Nous avons su relancer une vraie dynamique
Les fondations permettant de faire de l’ESS un secteur économique à part entière sont en place. Le temps est maintenant venu de consolider ce qui a été construit. Interview de Nicolas Schmit, ministre du Travail, de l’Emploi et de l’Économie sociale et solidaire.
Quel état des lieux pouvez-vous dresser de la situation en matière d’économie sociale et solidaire (ESS) au Luxembourg après 5 années passées à la tête du ministère éponyme ?
L’économie sociale et solidaire existait bien avant mon arrivée au Ministère, il y a 5 ans. On prenait alors seulement conscience qu’elle pouvait devenir un véritable acteur dans le paysage économique luxembourgeois, mais elle n’était pas structurée, elle n’avait pas de base légale. Tout cela a été aujourd’hui largement réalisé, de surcroît avec une très petite équipe. Nous avons même modifié certaines dispositions de la loi il y a peu et avons donc désormais un cadre juridique qui répond aux besoins. Nous avons également créé l’incubateur 6zéro1 qui permet à de nouvelles entreprises d’impact sociétal (SIS) de se développer, ainsi qu’une maison de l’économie sociale et de l’innovation sociale (MESIS) qui est un lieu de rencontre, de création et d’innovation. Elle se trouve en plein centre, à proximité de la Banque centrale, ce qui, je trouve, est un beau signal. L’Union luxembourgeoise de l’économie sociale et solidaire (ULESS) est devenue un acteur visible, un partenaire et un pourvoyeur d’idées important. Je dirais donc que le bilan est globalement positif et que le train est bien parti vers de nouvelles destinations.
Quelle est la réalisation dont vous êtes le plus fier ?
Je crois que c’est un tout : nous avons fédéré l’ESS, nous l’avons poussée, nous lui avons donné du poids en termes d’emplois et d’apport économique, non seulement au Luxembourg, mais aussi à l’échelle européenne. 2015, année de notre présidence, a été un moment charnière pour l’ESS en Europe. Alors que rien ne bougeait depuis un certain temps, nous avons su relancer une vraie dynamique, ce qui me remplit de satisfaction.
Quel est le poids de l’ESS au Luxembourg aujourd’hui, en chiffres ?

————

### Exercice bref
D'après l'entretien, à proximité de quelle institution se trouve la maison de l'économie sociale et de l'innovation sociale (MESIS) ?

Enregistrements image et question:
————

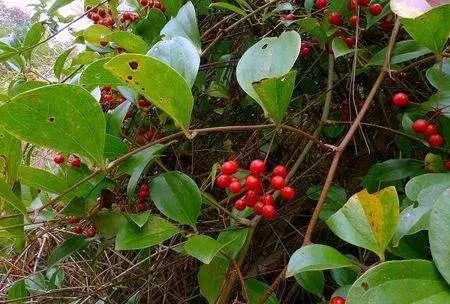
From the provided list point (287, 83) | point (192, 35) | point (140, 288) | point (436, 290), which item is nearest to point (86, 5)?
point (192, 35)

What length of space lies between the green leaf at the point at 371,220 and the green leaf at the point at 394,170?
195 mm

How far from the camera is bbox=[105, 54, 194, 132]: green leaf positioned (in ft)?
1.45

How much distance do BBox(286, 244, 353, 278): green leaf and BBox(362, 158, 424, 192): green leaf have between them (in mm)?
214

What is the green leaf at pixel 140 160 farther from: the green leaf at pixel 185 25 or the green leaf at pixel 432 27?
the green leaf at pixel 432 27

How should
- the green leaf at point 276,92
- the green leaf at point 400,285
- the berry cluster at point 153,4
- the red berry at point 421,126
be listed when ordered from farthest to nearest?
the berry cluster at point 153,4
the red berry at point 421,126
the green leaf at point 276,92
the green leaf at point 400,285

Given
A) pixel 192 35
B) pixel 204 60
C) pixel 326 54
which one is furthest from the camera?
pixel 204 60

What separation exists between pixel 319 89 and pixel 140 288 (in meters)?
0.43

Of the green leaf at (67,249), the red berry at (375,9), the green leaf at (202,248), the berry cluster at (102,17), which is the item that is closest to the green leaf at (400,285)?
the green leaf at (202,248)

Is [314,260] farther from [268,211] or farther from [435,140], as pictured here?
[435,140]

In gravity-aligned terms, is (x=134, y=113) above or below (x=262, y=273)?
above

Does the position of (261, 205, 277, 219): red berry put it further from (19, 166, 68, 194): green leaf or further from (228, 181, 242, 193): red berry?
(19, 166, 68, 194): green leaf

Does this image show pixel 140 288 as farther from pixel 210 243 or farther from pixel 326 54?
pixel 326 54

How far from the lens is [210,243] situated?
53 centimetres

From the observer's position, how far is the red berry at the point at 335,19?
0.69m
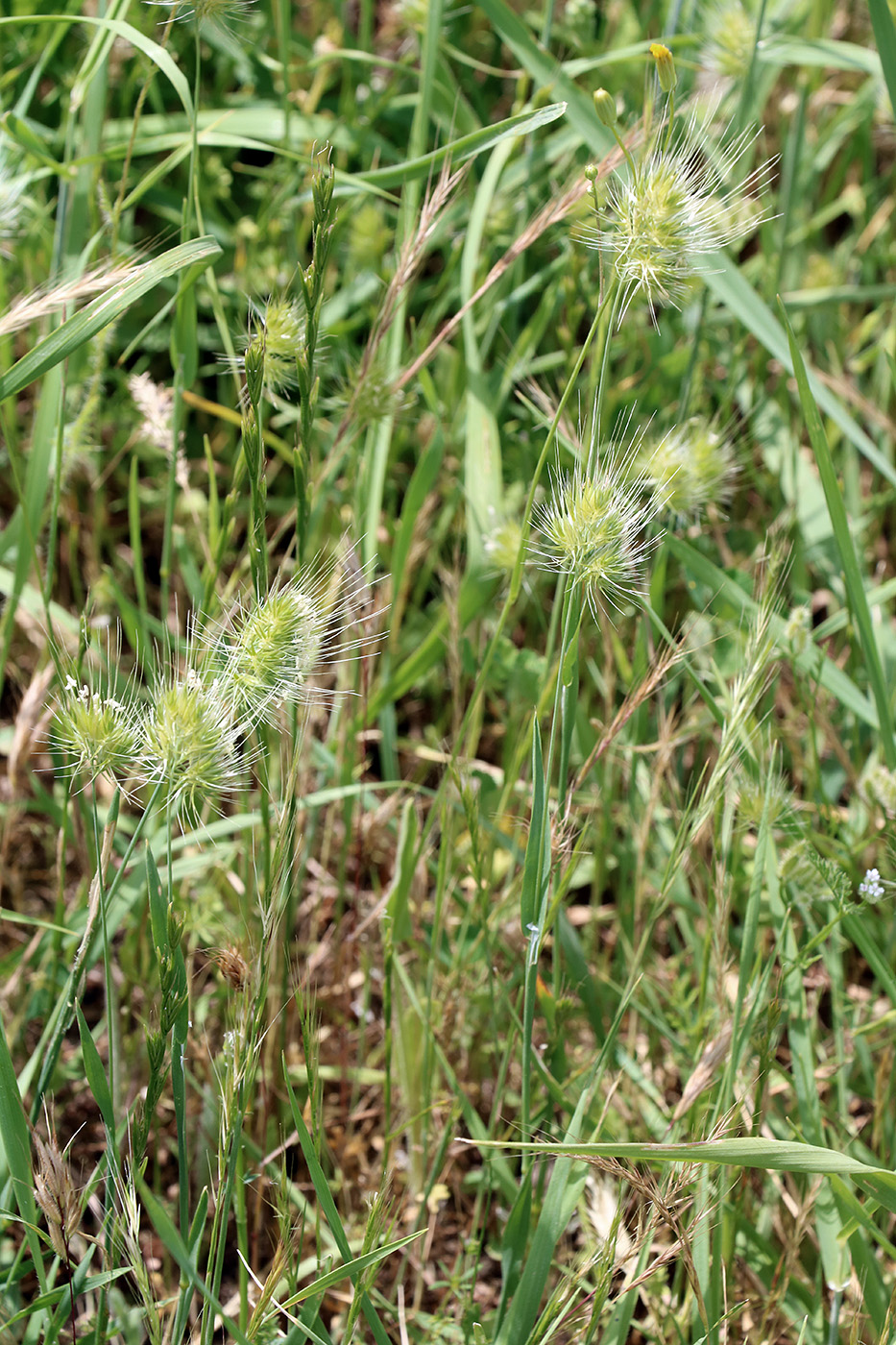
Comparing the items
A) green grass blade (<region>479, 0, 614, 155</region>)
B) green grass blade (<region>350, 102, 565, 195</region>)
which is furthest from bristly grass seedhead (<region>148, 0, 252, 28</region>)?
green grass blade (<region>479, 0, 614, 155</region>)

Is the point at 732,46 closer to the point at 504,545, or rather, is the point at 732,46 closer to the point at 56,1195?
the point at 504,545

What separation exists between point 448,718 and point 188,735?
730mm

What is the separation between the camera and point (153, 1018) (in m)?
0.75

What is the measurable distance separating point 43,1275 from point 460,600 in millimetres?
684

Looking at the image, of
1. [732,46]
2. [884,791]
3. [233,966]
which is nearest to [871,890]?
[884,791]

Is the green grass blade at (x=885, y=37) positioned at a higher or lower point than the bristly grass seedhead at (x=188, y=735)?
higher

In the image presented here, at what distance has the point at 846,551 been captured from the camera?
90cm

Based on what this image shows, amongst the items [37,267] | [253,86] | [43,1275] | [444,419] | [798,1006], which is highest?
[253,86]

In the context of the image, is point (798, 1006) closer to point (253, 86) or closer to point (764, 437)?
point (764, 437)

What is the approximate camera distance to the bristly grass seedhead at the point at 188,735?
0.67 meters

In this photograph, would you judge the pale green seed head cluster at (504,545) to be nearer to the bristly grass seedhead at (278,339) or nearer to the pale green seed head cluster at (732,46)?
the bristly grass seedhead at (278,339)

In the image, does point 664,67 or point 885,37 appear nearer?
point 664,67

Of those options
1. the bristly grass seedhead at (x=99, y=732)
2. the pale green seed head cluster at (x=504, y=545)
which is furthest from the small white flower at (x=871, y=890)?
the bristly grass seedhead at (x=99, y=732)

————

### Résultat attendu
Elle se trouve à proximité de la Banque centrale.